Question

Use squeeze theorem to show that
lim sqroot (x^3+x^2)sin(pi/x)=0
x-> 0
illustrate by graphing the functions f,g,h on the same screen.

Answer 1

@zepdrix

Answer 2

@Astrophysics

Answer 3

Which piece is causing trouble?
\(\large\rm \sqrt{x^3+x^2}\) or the \(\large\rm \sin\left(\frac{\pi}{x}\right)\)?
:)

Answer 4

I'm not sure where to start xD

Answer 5

OpenStudy lag :O( lameeeee

Answer 6

hmm?

Answer 7

As we know, sin of any number will always be between -1 and 1, inclusive.

Answer 8

\[-1\le \sin \frac{ \pi }{ x }\le1\]

Answer 9

now we multiply whole thing by \[\sqrt{x ^{3}+x ^{2}}\]

Answer 10

multiply the whole sin(pi/x)?

Answer 11

Plug in x=0, which part of the function is causing a problem?

Answer 12

yes like this

Answer 13

its a squezz theorm @zepdrix

Answer 14

ok i ll do it step by step u ll understand let me finish

Answer 15

(@zepdrix the sin part?)
okay @ayeshaafzal221 :)

Answer 16

..

Answer 17

\[-(\sqrt{x ^{3}+x ^{2}})\le \sqrt{x ^{3}+x ^{2}} \times \sin \frac{ \pi }{ x }\le \sqrt{x ^{3}+x ^{2}}\]

Answer 18

Yes, so start by putting bounds on the bad part.
Sine function is bound by -1 and 1, yes? :)

Answer 19

Yeah

Answer 20

With an inequality like this, you can add "lim x->0" to all 3 parts and the expression will still be valid.

Answer 21

\[\large\rm -1\le \sin\left(\frac{\pi}{x}\right)\le 1\]

Answer 22

Okay, @zepdrix next what? :)

Answer 23

\[\lim_{x \rightarrow 0}-(\sqrt{x ^{3}+x ^{2}})\le \lim_{x \rightarrow 0} \sqrt{x ^{3}+x ^{2}} \times \sin \frac{ \pi }{ x }\le \lim_{x \rightarrow 0} \sqrt{x ^{3}+x ^{2}}\]

Answer 24

now you solve left hand side and then right hand side

Answer 25

:p

Answer 26

so left hand side is \[\lim_{x \rightarrow 0} -(\sqrt{0^{3} +0^{2}} =-\sqrt{0}=0\]

Answer 27

i am sub x=0

Answer 28

now right hand side \[\lim_{x \rightarrow 0}\sqrt{0^{3}+0^{2}}=0\]

Answer 29

thus the limit of the original expression is less than and equal to 0, and greater and equal to 0, then its limit must be 0.

Answer 30

ooo so, to answer the question, to I have to write out that proof?

Answer 31

if u didnt understood any step let me know and i know what you confuse about whenever there is squeez theorm there are restriction that u must know before hand for cos , tan and sin , u can google em

Answer 32

The question says to "use notation of the squeeze theorem"

Answer 33

yes :) thats what squeex theorm is

Answer 34

Okay, because I don't remember multiplying things in doing limits in class o.o

Answer 35

ur question clearly says use squeez theorm to show that expression =0

Answer 36

Yeah.
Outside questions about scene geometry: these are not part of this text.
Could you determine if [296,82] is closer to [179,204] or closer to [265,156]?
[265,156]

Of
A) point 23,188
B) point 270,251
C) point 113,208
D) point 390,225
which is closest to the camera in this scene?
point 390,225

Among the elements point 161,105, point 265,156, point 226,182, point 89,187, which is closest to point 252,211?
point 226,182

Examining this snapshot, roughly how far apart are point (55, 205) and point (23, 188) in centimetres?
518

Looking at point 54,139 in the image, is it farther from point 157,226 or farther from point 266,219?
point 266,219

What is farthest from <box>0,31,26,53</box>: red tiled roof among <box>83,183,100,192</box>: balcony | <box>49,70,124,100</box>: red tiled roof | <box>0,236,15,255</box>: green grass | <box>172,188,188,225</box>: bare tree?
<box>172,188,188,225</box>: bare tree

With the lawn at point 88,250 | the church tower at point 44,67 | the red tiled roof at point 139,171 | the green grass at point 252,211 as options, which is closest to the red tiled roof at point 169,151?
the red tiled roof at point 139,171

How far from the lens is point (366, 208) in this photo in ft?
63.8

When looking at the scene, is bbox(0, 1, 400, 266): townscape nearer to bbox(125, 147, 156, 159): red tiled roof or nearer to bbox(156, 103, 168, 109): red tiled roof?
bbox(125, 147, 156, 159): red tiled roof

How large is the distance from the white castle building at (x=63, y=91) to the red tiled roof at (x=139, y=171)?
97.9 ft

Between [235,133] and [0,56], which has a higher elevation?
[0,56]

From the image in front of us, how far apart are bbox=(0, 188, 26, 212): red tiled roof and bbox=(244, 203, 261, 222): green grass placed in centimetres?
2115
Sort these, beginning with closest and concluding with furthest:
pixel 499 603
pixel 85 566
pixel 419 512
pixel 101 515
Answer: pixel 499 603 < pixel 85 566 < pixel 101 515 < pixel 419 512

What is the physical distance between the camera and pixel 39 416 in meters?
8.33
Usually we approach the limit from the left and right and see if they match up o.0 or calculate it as it approaches 0

Answer 37

yup thats what i did

Answer 38

see these domain and range u must know by heart its really useful

Answer 39

in ur case just remember cos , sin and tan

Answer 40

ahh ok

Answer 41

I am beginning to understand.

Answer 42

good to know just tag if u have any other problem :)

Answer 43

ok thanks!!

Answer 44

i) -1 </= sin (pi/x) </= 1
ii) \[-\sqrt{x^3+x^2}\le \sqrt{x^3+x^2}\sin(\frac{ \pi }{ x })\le \sqrt{x^3+x^2}\]
iii) we know that \[\lim \sqrt{x^3+^2} = 0 \space and \space \lim(-\sqrt{x^3+x^2}=0\]

Taking f(x)= -sq( x^3+x^2), g(x)= sq(x^3+x^2)sin(pi/x) and, h(x) = sq(x^3+x^2), in squeeze theorem, we conclude:

lim sq(x^3+x^2)sin(pi/)=0
(as approaches 0)

Answer 45

*sin(pi/x)

Answer 46

@ayeshaafzal221 does that all look correct?

Answer 47

yes @Babynini well done u got a hang of it :)

Answer 48

Thank you! :)